### Task prompt
Copy these lines word for word.
[START OF Extracted material]
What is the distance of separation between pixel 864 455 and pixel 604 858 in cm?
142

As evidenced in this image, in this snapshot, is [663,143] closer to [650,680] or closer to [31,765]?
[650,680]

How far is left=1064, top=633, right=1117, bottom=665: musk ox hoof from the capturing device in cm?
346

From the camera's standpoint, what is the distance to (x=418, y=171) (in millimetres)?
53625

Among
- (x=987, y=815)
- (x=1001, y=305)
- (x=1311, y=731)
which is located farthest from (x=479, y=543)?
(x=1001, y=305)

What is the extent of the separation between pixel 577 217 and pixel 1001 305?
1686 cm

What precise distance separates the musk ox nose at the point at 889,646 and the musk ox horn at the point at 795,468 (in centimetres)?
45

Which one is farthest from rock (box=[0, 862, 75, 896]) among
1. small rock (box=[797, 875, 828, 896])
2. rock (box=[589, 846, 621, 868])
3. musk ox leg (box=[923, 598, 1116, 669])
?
[END OF Extracted material]
### Finished exercise
What is the distance of separation between pixel 864 455 and pixel 604 858 in cm?
142

As evidenced in this image, in this snapshot, is [663,143] closer to [650,680] or closer to [31,765]?
[650,680]

How far is left=1064, top=633, right=1117, bottom=665: musk ox hoof from the capturing device in cm?
346

From the camera's standpoint, what is the distance to (x=418, y=171) (in millimetres)?
53625

Among
- (x=987, y=815)
- (x=1001, y=305)
- (x=1311, y=731)
which is located farthest from (x=479, y=543)?
(x=1001, y=305)

What is the extent of the separation between pixel 577 217 and pixel 1001 305?
1686 cm

What precise distance separates the musk ox nose at the point at 889,646 and the musk ox horn at the point at 795,468 (in centimetres)?
45

Which one is farthest from rock (box=[0, 862, 75, 896]) among
1. small rock (box=[797, 875, 828, 896])
2. rock (box=[589, 846, 621, 868])
3. musk ox leg (box=[923, 598, 1116, 669])
?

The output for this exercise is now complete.